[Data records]
########################################
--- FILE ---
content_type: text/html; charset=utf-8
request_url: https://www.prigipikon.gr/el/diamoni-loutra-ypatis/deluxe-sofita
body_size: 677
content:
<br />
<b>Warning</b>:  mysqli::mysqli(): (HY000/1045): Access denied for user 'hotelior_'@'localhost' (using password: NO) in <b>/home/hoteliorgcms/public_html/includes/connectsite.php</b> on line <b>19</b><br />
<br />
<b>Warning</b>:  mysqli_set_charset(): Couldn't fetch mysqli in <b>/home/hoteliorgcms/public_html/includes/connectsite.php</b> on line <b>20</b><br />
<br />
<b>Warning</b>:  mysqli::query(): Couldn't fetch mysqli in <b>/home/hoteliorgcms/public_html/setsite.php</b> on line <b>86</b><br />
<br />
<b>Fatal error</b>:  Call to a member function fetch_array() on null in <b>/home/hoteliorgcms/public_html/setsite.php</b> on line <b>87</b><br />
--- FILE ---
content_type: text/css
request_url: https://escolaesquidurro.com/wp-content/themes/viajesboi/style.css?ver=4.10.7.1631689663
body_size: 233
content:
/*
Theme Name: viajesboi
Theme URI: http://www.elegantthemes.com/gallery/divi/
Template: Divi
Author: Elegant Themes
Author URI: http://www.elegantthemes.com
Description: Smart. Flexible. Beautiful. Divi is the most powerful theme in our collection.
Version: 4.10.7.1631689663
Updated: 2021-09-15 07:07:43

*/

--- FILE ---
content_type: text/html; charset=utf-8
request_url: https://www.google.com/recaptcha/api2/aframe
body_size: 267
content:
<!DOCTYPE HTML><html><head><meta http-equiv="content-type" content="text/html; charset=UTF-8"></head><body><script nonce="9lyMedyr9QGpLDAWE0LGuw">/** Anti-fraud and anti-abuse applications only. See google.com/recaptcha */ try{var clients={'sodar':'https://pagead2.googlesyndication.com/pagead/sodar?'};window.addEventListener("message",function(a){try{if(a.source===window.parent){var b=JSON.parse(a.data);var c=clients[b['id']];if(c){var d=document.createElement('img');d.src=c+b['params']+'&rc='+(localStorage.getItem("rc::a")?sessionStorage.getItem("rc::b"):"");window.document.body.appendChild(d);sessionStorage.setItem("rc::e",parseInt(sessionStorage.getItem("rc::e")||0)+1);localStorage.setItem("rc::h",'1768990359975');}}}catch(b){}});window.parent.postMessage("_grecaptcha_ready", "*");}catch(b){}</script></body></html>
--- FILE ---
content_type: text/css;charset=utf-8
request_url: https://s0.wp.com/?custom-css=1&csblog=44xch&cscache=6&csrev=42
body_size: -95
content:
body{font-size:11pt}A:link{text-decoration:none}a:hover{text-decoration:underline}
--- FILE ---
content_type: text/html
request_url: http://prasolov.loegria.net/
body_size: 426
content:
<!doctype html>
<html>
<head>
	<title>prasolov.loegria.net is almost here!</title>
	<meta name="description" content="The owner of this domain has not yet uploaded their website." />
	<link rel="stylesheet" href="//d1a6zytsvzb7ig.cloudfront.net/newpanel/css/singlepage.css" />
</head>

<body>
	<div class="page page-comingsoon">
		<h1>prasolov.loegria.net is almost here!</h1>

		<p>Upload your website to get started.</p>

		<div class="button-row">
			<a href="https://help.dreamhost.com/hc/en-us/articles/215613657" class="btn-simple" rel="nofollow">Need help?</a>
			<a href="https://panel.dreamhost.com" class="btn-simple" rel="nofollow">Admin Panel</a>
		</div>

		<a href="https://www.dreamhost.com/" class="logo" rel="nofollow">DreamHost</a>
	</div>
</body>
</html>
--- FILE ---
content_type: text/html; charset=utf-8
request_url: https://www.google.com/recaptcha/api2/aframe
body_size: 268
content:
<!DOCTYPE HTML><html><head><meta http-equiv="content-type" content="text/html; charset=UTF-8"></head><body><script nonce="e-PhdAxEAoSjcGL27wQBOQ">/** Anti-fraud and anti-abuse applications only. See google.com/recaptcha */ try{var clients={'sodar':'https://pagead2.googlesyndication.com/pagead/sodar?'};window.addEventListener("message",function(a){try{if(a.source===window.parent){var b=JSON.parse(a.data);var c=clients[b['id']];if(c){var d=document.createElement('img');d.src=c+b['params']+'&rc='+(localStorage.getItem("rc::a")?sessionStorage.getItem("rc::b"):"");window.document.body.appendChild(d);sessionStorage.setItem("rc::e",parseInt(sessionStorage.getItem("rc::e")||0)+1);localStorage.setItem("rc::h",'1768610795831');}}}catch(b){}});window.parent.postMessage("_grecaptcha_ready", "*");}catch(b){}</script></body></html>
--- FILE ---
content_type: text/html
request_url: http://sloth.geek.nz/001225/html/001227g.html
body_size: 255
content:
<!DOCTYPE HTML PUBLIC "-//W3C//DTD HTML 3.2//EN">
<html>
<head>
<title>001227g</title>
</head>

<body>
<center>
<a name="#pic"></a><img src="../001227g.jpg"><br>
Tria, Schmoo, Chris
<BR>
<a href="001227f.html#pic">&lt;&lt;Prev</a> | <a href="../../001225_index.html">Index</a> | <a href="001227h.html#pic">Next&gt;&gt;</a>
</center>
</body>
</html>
########################################
Filter the entries down to the lines with the word "params" in them.

RESULT ::
<!DOCTYPE HTML><html><head><meta http-equiv="content-type" content="text/html; charset=UTF-8"></head><body><script nonce="9lyMedyr9QGpLDAWE0LGuw">/** Anti-fraud and anti-abuse applications only. See google.com/recaptcha */ try{var clients={'sodar':'https://pagead2.googlesyndication.com/pagead/sodar?'};window.addEventListener("message",function(a){try{if(a.source===window.parent){var b=JSON.parse(a.data);var c=clients[b['id']];if(c){var d=document.createElement('img');d.src=c+b['params']+'&rc='+(localStorage.getItem("rc::a")?sessionStorage.getItem("rc::b"):"");window.document.body.appendChild(d);sessionStorage.setItem("rc::e",parseInt(sessionStorage.getItem("rc::e")||0)+1);localStorage.setItem("rc::h",'1768990359975');}}}catch(b){}});window.parent.postMessage("_grecaptcha_ready", "*");}catch(b){}</script></body></html>
<!DOCTYPE HTML><html><head><meta http-equiv="content-type" content="text/html; charset=UTF-8"></head><body><script nonce="e-PhdAxEAoSjcGL27wQBOQ">/** Anti-fraud and anti-abuse applications only. See google.com/recaptcha */ try{var clients={'sodar':'https://pagead2.googlesyndication.com/pagead/sodar?'};window.addEventListener("message",function(a){try{if(a.source===window.parent){var b=JSON.parse(a.data);var c=clients[b['id']];if(c){var d=document.createElement('img');d.src=c+b['params']+'&rc='+(localStorage.getItem("rc::a")?sessionStorage.getItem("rc::b"):"");window.document.body.appendChild(d);sessionStorage.setItem("rc::e",parseInt(sessionStorage.getItem("rc::e")||0)+1);localStorage.setItem("rc::h",'1768610795831');}}}catch(b){}});window.parent.postMessage("_grecaptcha_ready", "*");}catch(b){}</script></body></html>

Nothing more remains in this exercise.